| EXERCISE TASK |
Set out the lines below, from the line containing "How far from the camera can" through the line containing "49.3 inches", inclusive, as a numbered list, leaving out blank lines.

<<<<

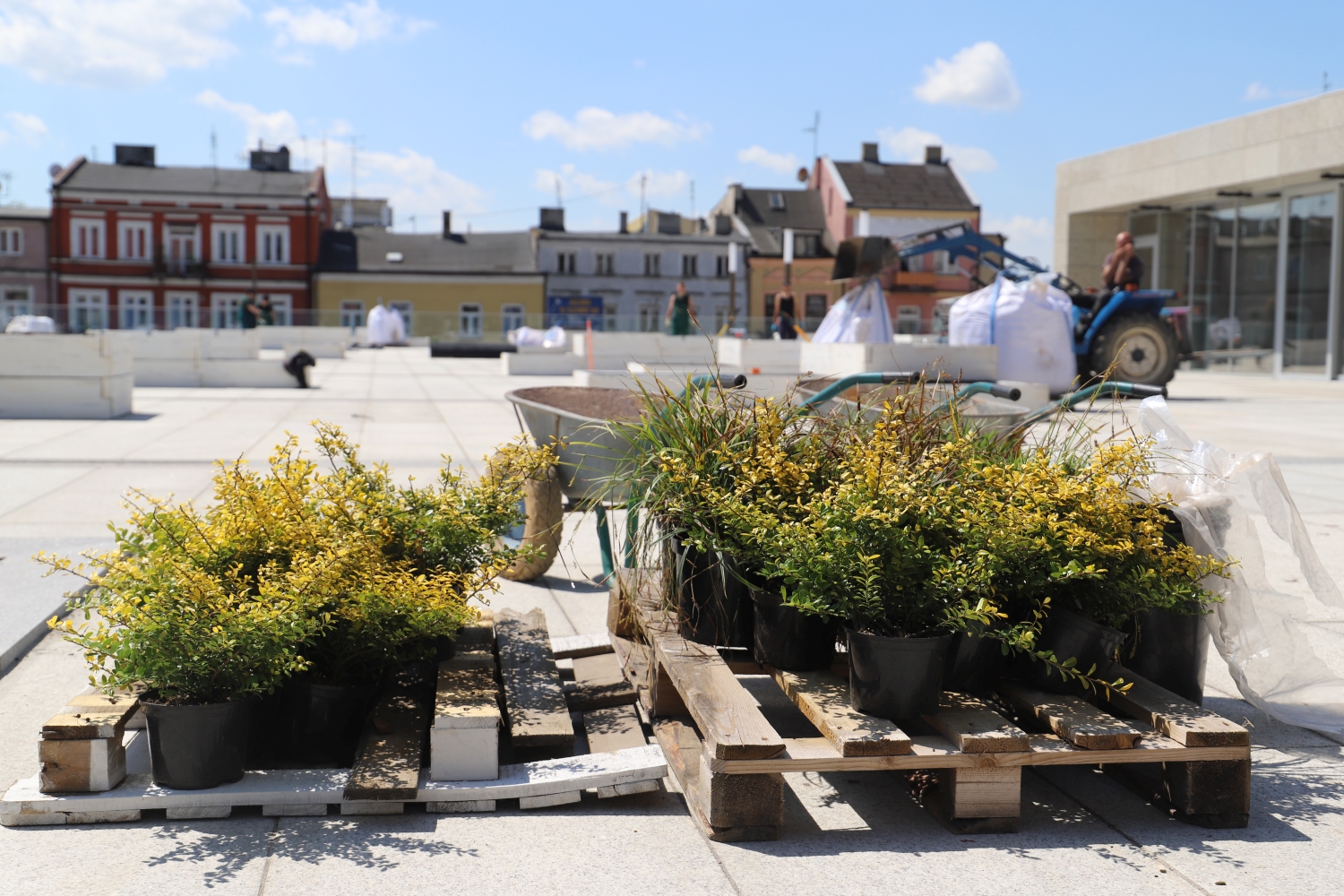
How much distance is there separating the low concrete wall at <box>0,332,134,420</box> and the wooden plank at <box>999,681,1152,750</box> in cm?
1275

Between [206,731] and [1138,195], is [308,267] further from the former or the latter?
[206,731]

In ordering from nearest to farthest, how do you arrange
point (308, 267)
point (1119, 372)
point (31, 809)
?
1. point (31, 809)
2. point (1119, 372)
3. point (308, 267)

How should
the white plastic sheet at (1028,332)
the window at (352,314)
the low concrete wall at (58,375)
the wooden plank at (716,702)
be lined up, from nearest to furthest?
1. the wooden plank at (716,702)
2. the low concrete wall at (58,375)
3. the white plastic sheet at (1028,332)
4. the window at (352,314)

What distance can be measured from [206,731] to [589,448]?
2.75 metres

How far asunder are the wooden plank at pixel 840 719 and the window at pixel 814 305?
62.2 m

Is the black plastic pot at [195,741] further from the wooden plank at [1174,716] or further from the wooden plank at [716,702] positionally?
the wooden plank at [1174,716]

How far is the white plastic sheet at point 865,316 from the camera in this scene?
667 inches

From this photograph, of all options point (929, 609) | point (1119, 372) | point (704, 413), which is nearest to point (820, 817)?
point (929, 609)

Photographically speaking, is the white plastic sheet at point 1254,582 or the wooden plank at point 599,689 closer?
the white plastic sheet at point 1254,582

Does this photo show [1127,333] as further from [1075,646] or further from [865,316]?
[1075,646]

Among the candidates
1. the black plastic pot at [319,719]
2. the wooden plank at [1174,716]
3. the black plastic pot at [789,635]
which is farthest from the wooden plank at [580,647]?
the wooden plank at [1174,716]

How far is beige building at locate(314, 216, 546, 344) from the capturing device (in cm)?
6197

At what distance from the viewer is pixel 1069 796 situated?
3.15 metres

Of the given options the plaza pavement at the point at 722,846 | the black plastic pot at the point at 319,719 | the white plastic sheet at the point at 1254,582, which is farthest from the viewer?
the white plastic sheet at the point at 1254,582
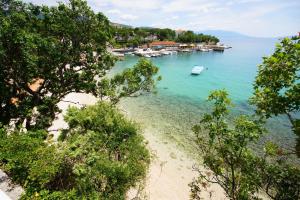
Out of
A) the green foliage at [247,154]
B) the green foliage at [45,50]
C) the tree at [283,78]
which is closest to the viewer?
the tree at [283,78]

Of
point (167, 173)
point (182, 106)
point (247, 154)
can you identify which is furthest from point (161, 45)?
point (247, 154)

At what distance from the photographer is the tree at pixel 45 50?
13039mm

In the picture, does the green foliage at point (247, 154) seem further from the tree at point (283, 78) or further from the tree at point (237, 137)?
the tree at point (283, 78)

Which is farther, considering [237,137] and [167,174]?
[167,174]

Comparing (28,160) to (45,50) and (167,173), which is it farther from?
(167,173)

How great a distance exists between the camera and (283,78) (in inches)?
307

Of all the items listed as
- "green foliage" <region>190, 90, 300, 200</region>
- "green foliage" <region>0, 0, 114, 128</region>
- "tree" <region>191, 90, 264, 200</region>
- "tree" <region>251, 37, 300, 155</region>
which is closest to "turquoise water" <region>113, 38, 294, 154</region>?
"green foliage" <region>0, 0, 114, 128</region>

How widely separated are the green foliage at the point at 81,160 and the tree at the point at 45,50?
4161mm

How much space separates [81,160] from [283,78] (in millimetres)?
8978

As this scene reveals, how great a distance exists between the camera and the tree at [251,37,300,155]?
7414 millimetres

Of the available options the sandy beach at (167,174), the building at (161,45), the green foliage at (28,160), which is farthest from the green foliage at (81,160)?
the building at (161,45)

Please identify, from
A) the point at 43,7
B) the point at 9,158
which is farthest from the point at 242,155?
the point at 43,7

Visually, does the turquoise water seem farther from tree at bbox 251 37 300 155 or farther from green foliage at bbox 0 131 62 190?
tree at bbox 251 37 300 155

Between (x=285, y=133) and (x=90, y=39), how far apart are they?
26888mm
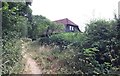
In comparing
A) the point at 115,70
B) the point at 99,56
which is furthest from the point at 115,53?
the point at 115,70

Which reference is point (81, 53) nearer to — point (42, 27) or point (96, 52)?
point (96, 52)

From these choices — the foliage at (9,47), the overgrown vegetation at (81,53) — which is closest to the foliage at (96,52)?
the overgrown vegetation at (81,53)

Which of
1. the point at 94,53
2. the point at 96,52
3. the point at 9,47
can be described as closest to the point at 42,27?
the point at 9,47

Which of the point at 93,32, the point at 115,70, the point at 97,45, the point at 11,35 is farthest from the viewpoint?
the point at 11,35

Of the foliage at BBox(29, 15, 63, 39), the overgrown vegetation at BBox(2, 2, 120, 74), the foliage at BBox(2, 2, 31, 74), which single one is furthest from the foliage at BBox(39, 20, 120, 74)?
the foliage at BBox(29, 15, 63, 39)

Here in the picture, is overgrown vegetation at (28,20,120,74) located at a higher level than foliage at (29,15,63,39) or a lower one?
lower

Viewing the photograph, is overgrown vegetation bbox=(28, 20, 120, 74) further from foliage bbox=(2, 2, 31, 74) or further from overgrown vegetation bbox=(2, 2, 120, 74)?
foliage bbox=(2, 2, 31, 74)

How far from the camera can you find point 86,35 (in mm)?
9875

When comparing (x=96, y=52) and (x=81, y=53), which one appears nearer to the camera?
(x=81, y=53)

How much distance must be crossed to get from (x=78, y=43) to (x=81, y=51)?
49.3 inches

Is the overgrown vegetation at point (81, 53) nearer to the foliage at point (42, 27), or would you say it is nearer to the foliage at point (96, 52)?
the foliage at point (96, 52)

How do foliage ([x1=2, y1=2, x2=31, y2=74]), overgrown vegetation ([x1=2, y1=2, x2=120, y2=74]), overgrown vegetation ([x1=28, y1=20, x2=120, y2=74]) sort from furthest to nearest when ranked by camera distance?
overgrown vegetation ([x1=28, y1=20, x2=120, y2=74]), overgrown vegetation ([x1=2, y1=2, x2=120, y2=74]), foliage ([x1=2, y1=2, x2=31, y2=74])

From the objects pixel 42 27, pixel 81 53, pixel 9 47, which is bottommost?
pixel 81 53

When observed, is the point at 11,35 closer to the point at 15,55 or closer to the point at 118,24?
the point at 15,55
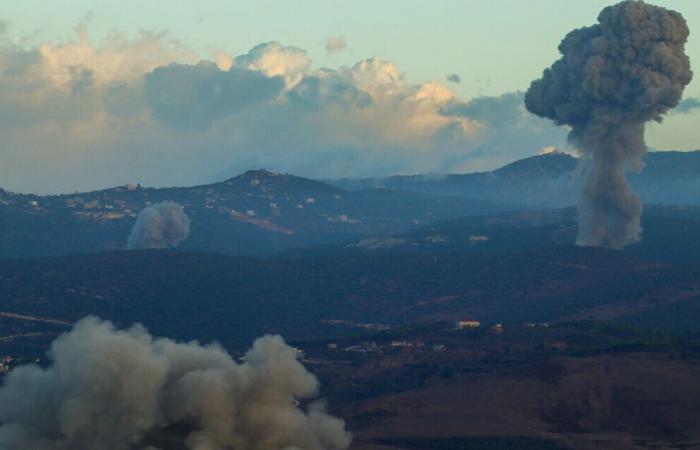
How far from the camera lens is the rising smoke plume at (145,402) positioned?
86438mm

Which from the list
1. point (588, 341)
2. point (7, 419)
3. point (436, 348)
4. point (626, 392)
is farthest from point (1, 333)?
point (7, 419)

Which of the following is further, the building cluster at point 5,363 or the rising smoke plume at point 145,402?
the building cluster at point 5,363

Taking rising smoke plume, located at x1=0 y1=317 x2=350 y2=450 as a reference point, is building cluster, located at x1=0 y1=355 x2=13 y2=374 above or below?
below

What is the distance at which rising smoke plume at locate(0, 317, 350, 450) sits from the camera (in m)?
86.4

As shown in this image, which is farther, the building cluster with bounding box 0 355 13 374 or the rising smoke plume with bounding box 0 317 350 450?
the building cluster with bounding box 0 355 13 374

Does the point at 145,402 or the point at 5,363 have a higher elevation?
the point at 145,402

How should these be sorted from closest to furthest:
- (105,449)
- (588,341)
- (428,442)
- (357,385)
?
(105,449) < (428,442) < (357,385) < (588,341)

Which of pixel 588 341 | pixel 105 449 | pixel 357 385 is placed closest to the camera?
pixel 105 449

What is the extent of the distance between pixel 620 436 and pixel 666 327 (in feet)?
227

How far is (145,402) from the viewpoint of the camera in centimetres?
8681

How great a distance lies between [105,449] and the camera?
86062 millimetres

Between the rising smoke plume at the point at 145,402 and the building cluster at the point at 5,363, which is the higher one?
the rising smoke plume at the point at 145,402

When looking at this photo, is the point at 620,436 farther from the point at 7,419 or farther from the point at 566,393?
the point at 7,419

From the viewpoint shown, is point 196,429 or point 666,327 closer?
point 196,429
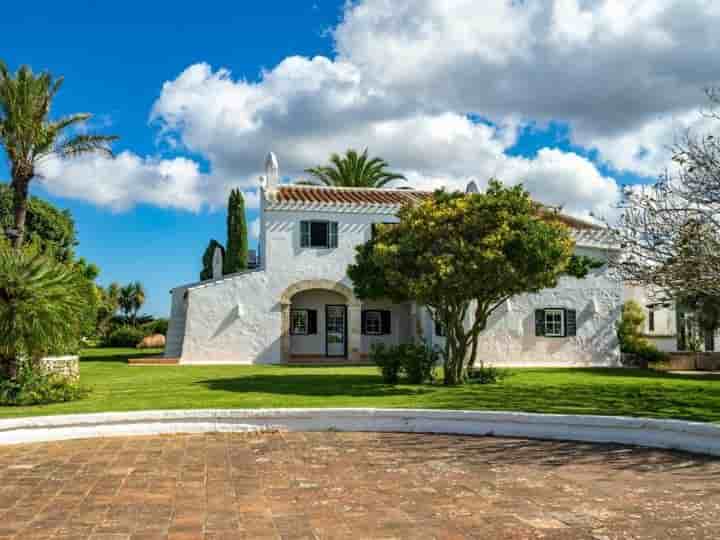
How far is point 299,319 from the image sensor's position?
89.4ft

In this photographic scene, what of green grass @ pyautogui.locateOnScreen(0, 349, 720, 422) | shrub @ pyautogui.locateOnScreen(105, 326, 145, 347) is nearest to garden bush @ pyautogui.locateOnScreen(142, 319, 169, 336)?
shrub @ pyautogui.locateOnScreen(105, 326, 145, 347)

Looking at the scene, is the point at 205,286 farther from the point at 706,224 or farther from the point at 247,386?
the point at 706,224

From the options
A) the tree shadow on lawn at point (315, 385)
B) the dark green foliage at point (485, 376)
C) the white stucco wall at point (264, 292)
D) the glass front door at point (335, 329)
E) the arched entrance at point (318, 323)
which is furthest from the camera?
the glass front door at point (335, 329)

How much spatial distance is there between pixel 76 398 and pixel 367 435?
5.77 metres

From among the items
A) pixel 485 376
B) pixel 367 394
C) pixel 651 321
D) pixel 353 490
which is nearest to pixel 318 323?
pixel 485 376

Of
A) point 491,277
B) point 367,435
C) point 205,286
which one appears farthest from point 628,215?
point 205,286

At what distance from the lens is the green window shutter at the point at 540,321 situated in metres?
25.2

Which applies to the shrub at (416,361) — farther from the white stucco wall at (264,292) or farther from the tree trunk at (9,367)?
the white stucco wall at (264,292)

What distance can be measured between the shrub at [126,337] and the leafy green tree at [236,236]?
20.7 feet

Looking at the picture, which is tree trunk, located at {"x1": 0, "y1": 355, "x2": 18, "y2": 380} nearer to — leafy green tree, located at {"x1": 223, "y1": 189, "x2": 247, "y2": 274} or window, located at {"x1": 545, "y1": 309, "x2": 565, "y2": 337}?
window, located at {"x1": 545, "y1": 309, "x2": 565, "y2": 337}

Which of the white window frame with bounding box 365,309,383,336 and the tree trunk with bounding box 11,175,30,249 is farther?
the white window frame with bounding box 365,309,383,336

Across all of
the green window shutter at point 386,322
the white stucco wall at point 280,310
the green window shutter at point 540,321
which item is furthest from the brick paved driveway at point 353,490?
the green window shutter at point 386,322

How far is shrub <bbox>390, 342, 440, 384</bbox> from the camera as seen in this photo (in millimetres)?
15375

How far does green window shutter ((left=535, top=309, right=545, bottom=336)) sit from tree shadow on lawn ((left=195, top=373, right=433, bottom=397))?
9793mm
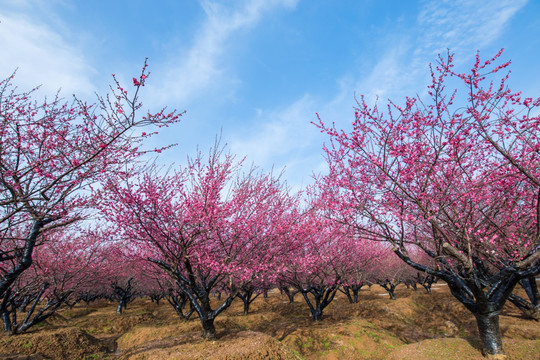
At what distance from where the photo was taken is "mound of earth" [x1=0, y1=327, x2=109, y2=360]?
1009cm

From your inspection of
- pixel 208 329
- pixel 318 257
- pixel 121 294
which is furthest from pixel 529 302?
pixel 121 294

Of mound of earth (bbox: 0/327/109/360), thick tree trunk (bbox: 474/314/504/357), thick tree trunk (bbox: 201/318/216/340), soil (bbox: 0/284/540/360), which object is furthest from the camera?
mound of earth (bbox: 0/327/109/360)

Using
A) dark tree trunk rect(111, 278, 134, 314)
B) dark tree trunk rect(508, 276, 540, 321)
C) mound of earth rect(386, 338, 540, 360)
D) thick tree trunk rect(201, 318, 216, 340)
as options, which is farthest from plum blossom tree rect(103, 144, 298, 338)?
dark tree trunk rect(111, 278, 134, 314)

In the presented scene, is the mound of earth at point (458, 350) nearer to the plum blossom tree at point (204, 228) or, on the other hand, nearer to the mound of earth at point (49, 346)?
the plum blossom tree at point (204, 228)

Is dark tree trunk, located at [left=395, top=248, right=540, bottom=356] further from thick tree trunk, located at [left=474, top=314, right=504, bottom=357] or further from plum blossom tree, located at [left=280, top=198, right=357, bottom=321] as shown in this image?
plum blossom tree, located at [left=280, top=198, right=357, bottom=321]

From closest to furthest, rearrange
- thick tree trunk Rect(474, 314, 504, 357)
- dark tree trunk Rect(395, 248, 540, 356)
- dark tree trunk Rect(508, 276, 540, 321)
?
1. dark tree trunk Rect(395, 248, 540, 356)
2. thick tree trunk Rect(474, 314, 504, 357)
3. dark tree trunk Rect(508, 276, 540, 321)

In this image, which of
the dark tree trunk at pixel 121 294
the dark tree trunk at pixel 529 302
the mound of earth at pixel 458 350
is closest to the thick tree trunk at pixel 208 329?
the mound of earth at pixel 458 350

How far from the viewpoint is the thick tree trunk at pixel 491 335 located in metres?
6.88

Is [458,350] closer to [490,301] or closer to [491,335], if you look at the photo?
[491,335]

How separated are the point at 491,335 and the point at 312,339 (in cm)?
556

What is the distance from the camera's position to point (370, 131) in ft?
24.2

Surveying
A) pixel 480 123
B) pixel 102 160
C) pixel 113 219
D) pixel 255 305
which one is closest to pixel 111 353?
pixel 113 219

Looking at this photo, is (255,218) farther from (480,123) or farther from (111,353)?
(111,353)

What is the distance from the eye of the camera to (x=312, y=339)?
1022 cm
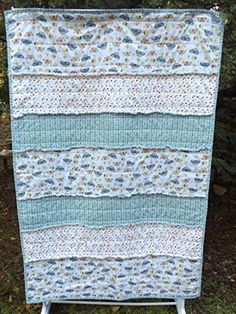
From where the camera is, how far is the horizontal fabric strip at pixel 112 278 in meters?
2.10

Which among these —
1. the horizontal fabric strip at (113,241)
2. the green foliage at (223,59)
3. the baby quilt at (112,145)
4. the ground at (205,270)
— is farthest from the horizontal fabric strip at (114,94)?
the ground at (205,270)

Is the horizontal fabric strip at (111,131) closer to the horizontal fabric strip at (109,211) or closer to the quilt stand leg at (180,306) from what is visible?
the horizontal fabric strip at (109,211)

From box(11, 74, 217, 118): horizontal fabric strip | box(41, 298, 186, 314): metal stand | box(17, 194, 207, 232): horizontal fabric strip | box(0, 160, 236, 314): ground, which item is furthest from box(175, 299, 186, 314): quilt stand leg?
box(11, 74, 217, 118): horizontal fabric strip

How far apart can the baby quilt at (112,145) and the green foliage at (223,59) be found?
1.06ft

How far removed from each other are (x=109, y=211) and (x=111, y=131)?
41 centimetres

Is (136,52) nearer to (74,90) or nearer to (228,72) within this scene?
(74,90)

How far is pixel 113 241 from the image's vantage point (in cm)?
205

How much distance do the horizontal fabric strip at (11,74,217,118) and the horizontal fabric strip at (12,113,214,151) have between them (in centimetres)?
3

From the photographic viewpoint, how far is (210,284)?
99.7 inches

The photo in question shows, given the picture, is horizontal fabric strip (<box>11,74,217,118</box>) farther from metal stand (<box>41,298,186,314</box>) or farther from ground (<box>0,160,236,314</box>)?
ground (<box>0,160,236,314</box>)

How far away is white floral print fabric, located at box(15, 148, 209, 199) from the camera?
1876 millimetres

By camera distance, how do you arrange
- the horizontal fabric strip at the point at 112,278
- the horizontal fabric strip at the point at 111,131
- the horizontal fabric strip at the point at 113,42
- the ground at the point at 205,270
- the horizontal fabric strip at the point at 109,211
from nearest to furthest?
the horizontal fabric strip at the point at 113,42
the horizontal fabric strip at the point at 111,131
the horizontal fabric strip at the point at 109,211
the horizontal fabric strip at the point at 112,278
the ground at the point at 205,270

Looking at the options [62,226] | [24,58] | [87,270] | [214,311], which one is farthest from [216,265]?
[24,58]

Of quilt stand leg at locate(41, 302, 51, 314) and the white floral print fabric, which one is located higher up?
the white floral print fabric
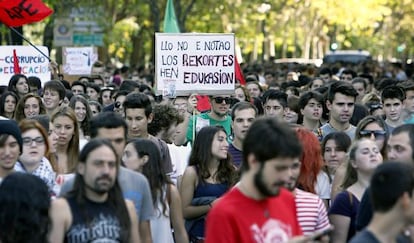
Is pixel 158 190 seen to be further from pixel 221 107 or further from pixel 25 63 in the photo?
pixel 25 63

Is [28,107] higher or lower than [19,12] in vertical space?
lower

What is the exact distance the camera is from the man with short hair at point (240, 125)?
12.4 meters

>>>>

| TASK ANSWER |
1. How far from the camera can you find point 86,35 (in mm)?
2. 9875
3. When comparing (x=96, y=52) and (x=81, y=53), which one appears nearer to the camera?
4. (x=81, y=53)
5. How much distance must be crossed to get from (x=78, y=43) to (x=81, y=51)?
6. 49.3 inches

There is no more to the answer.